[Extracted records]
****************************************

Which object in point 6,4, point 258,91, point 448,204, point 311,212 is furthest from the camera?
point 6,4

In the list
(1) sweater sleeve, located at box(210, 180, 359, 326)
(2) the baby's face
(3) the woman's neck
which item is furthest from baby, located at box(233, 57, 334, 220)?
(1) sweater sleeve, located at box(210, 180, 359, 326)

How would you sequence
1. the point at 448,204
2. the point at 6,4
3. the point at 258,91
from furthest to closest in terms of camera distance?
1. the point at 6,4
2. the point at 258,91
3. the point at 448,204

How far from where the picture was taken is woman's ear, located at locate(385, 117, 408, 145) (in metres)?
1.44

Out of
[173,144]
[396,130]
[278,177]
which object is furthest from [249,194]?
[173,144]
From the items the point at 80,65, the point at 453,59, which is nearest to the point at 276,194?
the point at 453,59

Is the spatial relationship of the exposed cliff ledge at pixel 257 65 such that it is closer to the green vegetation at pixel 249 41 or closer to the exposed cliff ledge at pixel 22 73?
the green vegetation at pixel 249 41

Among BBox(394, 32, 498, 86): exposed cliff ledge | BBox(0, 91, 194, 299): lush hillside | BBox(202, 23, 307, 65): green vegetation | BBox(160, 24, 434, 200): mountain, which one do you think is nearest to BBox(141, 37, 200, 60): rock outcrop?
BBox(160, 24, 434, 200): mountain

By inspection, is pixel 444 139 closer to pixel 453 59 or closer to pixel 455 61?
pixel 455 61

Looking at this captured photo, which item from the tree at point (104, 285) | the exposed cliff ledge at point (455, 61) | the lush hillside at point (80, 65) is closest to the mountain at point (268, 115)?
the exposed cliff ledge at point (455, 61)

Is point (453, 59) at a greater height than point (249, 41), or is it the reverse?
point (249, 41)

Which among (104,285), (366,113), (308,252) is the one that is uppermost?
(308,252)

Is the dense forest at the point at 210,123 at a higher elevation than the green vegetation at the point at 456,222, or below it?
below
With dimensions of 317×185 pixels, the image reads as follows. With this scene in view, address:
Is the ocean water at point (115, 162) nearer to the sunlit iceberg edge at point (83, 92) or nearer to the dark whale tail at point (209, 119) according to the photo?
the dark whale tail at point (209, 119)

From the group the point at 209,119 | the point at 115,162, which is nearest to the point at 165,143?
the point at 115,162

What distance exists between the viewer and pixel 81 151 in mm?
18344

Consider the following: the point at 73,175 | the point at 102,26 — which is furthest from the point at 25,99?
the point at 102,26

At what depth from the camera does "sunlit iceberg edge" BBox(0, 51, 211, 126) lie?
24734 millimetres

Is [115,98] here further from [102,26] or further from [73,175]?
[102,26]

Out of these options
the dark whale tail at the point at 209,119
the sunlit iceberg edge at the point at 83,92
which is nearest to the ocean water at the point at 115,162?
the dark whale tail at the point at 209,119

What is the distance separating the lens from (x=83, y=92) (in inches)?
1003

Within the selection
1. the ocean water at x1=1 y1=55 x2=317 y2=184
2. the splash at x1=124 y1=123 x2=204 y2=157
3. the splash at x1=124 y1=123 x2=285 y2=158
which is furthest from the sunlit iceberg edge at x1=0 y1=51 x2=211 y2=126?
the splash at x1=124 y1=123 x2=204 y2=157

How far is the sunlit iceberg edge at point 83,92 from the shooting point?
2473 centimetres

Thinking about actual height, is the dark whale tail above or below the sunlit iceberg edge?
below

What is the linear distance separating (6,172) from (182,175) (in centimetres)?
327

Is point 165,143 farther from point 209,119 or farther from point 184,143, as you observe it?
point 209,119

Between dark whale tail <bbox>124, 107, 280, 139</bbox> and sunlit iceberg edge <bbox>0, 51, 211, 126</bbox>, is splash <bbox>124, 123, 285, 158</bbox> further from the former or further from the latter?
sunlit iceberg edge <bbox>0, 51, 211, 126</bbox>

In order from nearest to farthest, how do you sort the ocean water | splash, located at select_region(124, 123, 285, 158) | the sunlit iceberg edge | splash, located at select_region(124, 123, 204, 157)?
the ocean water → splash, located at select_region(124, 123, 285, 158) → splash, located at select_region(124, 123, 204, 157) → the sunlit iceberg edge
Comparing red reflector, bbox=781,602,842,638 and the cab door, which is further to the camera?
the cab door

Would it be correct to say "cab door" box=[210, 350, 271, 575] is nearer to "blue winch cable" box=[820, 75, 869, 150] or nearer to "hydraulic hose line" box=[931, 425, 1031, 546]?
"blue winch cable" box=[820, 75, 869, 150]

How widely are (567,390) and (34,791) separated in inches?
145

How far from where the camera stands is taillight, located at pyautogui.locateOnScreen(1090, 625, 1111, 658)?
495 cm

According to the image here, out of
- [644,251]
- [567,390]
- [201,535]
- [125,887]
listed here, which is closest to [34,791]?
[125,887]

****************************************

## Objective
Retype the listing exactly, in full.

## Solution
Which object in point 6,4, point 258,91, point 448,204, point 311,212 is furthest from the camera?
point 6,4

In the list
(1) sweater sleeve, located at box(210, 180, 359, 326)
(2) the baby's face
(3) the woman's neck
which item is furthest from baby, located at box(233, 57, 334, 220)?
(1) sweater sleeve, located at box(210, 180, 359, 326)

How would you sequence
1. the point at 448,204
2. the point at 6,4
3. the point at 258,91
from furthest to closest in terms of camera distance?
1. the point at 6,4
2. the point at 258,91
3. the point at 448,204

How far from where the picture was taken is woman's ear, located at locate(385, 117, 408, 145) (in metres)?
1.44

Out of
[173,144]
[396,130]
[278,177]
which object is furthest from [249,194]?
[173,144]
From the items the point at 80,65, the point at 453,59, which is nearest to the point at 276,194?
the point at 453,59

Is the spatial relationship of the exposed cliff ledge at pixel 257 65 such that it is closer to the green vegetation at pixel 249 41 or closer to the exposed cliff ledge at pixel 22 73?
the green vegetation at pixel 249 41

Among BBox(394, 32, 498, 86): exposed cliff ledge | BBox(0, 91, 194, 299): lush hillside | BBox(202, 23, 307, 65): green vegetation | BBox(160, 24, 434, 200): mountain, which one do you think is nearest to BBox(141, 37, 200, 60): rock outcrop?
BBox(160, 24, 434, 200): mountain

By inspection, is pixel 444 139 closer to pixel 453 59 or closer to pixel 455 61?
pixel 455 61

Looking at this captured photo, which item from the tree at point (104, 285) | the exposed cliff ledge at point (455, 61) | the lush hillside at point (80, 65) is closest to the mountain at point (268, 115)?
the exposed cliff ledge at point (455, 61)

Is point (453, 59) at a greater height than point (249, 41), or is it the reverse?
point (249, 41)

Which among (104,285), (366,113), (308,252) is the one that is uppermost?
(308,252)

Is the dense forest at the point at 210,123 at a higher elevation than the green vegetation at the point at 456,222, or below it?
below
With dimensions of 317×185 pixels, the image reads as follows. With this scene in view, address:
Is the ocean water at point (115, 162) nearer to the sunlit iceberg edge at point (83, 92) or nearer to the dark whale tail at point (209, 119) according to the photo?
the dark whale tail at point (209, 119)

From the group the point at 209,119 | the point at 115,162, which is nearest to the point at 165,143?
the point at 115,162

What distance exists between the viewer and pixel 81 151 in mm?
18344

Consider the following: the point at 73,175 | the point at 102,26 — which is furthest from the point at 25,99?
the point at 102,26

At what depth from the camera does "sunlit iceberg edge" BBox(0, 51, 211, 126) lie?
24734 millimetres

Is [115,98] here further from [102,26] or further from [73,175]?
[102,26]

Out of these options
the dark whale tail at the point at 209,119
the sunlit iceberg edge at the point at 83,92
which is nearest to the ocean water at the point at 115,162?
the dark whale tail at the point at 209,119

What is the distance separating the lens from (x=83, y=92) (in inches)?
1003

Within the selection
1. the ocean water at x1=1 y1=55 x2=317 y2=184
2. the splash at x1=124 y1=123 x2=204 y2=157
3. the splash at x1=124 y1=123 x2=285 y2=158
which is furthest from the sunlit iceberg edge at x1=0 y1=51 x2=211 y2=126?
the splash at x1=124 y1=123 x2=204 y2=157

How far is the sunlit iceberg edge at point 83,92 from the shooting point?
2473 centimetres

Thinking about actual height, is the dark whale tail above or below the sunlit iceberg edge?
below

What is the linear distance separating (6,172) from (182,175) (in centimetres)?
327

Is point 165,143 farther from point 209,119 or farther from point 184,143, as you observe it?
point 209,119

Between dark whale tail <bbox>124, 107, 280, 139</bbox> and sunlit iceberg edge <bbox>0, 51, 211, 126</bbox>, is splash <bbox>124, 123, 285, 158</bbox> further from the former or further from the latter?
sunlit iceberg edge <bbox>0, 51, 211, 126</bbox>

In order from nearest to farthest, how do you sort the ocean water | splash, located at select_region(124, 123, 285, 158) | the sunlit iceberg edge | splash, located at select_region(124, 123, 204, 157)?
the ocean water → splash, located at select_region(124, 123, 285, 158) → splash, located at select_region(124, 123, 204, 157) → the sunlit iceberg edge
Comparing red reflector, bbox=781,602,842,638 and the cab door, which is further to the camera?
the cab door

Would it be correct to say "cab door" box=[210, 350, 271, 575] is nearer to "blue winch cable" box=[820, 75, 869, 150] or nearer to "hydraulic hose line" box=[931, 425, 1031, 546]?
"blue winch cable" box=[820, 75, 869, 150]

How widely are (567,390) and (34,791) separated in inches?
145

How far from where the camera stands is taillight, located at pyautogui.locateOnScreen(1090, 625, 1111, 658)?
495 cm

According to the image here, out of
- [644,251]
- [567,390]
- [201,535]
- [125,887]
listed here, which is closest to [34,791]?
[125,887]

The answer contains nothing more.